# How to stop Oscar eating so quick



## Jem91 (Jan 27, 2013)

We feed Oscar raw but he's always ate his food really quick! I try and separate it into bits but he's like a vacuum! ! And because he's so quick he wants more!

What can I do that will slow him down? 

Sent from Petguide.com Free App


----------



## queen princess (Jun 5, 2013)

you can give him a much larger piece so that he has to work at to eat, then remove it when you feel he has had enough. my girl does the same thing. I just watch her eat to make sure she dosnt choke since she is so small (only eats 1oz 2 times a day), and its to hard to get it away from her. she holds on for dear life LOL!!!


----------



## Jem91 (Jan 27, 2013)

I seriously think he would wolf down an even larger piece or he'd bloody run off with it! 
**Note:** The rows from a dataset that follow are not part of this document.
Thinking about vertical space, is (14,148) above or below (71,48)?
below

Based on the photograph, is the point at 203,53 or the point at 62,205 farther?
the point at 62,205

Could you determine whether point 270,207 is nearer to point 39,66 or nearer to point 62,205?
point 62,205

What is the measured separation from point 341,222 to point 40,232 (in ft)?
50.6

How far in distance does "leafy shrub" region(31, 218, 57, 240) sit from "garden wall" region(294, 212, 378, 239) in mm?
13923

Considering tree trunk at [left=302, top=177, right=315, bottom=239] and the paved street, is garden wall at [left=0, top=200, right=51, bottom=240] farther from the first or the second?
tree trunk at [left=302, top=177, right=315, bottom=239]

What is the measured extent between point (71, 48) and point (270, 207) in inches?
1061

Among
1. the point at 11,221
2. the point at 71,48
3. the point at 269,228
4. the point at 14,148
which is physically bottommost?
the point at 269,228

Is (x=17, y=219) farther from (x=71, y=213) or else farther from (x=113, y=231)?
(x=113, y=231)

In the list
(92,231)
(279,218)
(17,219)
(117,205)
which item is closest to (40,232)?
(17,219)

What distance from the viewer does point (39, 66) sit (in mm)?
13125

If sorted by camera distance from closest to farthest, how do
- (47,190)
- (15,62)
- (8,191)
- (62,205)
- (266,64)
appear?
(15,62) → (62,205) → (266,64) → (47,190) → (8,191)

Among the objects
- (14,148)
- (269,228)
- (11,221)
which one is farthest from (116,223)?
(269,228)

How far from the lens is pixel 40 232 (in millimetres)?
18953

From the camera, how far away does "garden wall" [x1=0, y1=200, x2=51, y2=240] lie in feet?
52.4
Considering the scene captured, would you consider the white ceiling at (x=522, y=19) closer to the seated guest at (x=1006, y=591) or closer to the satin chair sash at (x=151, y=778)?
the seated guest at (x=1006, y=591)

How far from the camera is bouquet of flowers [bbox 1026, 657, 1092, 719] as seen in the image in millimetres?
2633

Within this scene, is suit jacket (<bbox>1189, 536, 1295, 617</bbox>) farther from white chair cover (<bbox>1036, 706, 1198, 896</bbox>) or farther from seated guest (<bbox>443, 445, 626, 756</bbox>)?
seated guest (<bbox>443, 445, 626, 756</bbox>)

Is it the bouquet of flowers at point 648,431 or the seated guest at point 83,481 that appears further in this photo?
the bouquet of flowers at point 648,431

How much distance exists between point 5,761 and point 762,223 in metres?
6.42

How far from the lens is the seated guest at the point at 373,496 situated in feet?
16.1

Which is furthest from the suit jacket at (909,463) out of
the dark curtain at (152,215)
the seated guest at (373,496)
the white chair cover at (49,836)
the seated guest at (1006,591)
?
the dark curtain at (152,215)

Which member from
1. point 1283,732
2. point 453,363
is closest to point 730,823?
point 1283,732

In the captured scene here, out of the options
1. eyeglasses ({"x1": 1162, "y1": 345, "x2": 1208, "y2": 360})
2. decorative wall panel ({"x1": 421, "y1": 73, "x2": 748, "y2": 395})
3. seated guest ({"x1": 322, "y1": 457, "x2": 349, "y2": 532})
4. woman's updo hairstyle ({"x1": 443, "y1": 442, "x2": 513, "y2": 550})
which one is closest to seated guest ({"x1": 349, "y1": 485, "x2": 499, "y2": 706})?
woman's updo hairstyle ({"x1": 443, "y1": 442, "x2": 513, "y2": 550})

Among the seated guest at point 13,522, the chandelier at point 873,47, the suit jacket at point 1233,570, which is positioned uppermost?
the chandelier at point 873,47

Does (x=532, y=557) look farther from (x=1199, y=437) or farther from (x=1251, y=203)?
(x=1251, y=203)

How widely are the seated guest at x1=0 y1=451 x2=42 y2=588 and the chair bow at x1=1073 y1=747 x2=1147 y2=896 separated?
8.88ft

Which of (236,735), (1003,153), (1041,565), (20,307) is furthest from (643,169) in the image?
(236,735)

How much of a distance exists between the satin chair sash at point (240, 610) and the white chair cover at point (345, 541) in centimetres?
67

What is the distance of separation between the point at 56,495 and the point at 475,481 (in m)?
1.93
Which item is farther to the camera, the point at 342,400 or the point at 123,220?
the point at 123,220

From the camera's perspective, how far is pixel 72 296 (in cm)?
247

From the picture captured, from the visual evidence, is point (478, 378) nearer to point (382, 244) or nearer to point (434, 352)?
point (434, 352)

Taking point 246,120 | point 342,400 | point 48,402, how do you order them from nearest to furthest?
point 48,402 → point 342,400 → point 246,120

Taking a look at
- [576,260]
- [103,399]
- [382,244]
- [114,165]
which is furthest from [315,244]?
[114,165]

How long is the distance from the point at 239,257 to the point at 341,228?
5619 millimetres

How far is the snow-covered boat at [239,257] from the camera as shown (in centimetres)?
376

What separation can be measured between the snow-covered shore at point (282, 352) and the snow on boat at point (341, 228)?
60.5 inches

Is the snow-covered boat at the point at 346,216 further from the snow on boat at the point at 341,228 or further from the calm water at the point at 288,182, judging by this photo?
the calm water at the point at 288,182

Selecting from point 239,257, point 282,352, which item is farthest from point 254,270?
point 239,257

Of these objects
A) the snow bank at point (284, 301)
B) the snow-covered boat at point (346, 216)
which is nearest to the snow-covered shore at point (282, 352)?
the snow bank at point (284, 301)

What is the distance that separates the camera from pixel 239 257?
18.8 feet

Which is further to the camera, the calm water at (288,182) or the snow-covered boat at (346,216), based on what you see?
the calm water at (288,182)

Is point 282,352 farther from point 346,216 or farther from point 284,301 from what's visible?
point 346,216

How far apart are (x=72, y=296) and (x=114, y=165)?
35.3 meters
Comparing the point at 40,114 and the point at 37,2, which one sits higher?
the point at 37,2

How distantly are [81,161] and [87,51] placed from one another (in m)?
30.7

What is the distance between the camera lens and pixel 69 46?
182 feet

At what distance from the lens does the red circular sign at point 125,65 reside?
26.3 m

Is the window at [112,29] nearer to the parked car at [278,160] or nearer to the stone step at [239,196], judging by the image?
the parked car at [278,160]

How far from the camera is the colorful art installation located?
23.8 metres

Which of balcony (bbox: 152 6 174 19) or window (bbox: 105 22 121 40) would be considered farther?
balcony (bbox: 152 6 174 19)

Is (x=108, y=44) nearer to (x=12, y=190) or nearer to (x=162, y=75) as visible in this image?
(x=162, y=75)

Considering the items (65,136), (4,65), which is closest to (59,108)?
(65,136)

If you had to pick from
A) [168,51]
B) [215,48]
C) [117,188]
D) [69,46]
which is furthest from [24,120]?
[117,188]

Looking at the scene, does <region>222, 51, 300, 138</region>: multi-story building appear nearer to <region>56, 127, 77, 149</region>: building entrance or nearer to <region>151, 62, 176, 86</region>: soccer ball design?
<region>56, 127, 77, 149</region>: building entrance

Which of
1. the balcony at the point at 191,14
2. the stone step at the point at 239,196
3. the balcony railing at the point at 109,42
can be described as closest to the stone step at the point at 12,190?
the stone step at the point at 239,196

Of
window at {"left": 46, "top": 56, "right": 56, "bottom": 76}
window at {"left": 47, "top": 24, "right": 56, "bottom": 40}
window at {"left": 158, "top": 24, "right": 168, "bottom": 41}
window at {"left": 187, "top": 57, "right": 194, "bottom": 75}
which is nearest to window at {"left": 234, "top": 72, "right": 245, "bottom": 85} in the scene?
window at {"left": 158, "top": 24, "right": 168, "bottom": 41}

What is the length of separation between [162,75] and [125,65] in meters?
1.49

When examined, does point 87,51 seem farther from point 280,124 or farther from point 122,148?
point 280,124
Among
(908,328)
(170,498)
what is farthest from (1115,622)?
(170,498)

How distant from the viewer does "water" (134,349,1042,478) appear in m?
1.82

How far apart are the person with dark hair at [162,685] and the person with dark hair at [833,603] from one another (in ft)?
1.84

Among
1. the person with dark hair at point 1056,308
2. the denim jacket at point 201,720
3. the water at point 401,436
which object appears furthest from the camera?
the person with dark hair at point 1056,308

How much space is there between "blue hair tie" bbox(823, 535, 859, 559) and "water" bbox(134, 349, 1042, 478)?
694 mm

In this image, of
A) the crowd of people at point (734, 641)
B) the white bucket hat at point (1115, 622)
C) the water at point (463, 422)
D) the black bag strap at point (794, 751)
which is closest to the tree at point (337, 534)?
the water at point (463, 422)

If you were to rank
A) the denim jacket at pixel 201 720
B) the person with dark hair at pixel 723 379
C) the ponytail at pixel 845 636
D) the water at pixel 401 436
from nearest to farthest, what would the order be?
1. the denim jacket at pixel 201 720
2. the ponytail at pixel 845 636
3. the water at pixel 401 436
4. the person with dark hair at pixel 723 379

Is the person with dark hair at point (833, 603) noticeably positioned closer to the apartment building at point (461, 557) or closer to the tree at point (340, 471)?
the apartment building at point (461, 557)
Sent from Petguide.com Free App


----------



## queen princess (Jun 5, 2013)

can you put him in the bathroom so he can't run off with it?


----------



## Jem91 (Jan 27, 2013)

I could but hes got a bit of food aggression. He will really growl if I try and take meat off him

Sent from Petguide.com Free App


----------



## Wicked Pixie (Oct 14, 2011)

Meat is very high value to a dog. You have to train him to give up his prize, start with non food items, so swap a toy for preferred one or a chew, and praise him when he gives something up. Always replace it with something better, that is his motivation.
Eating quickly is normal for dogs though. as long as he isn't bringing the food back up i wouldn't be unduly worried.


----------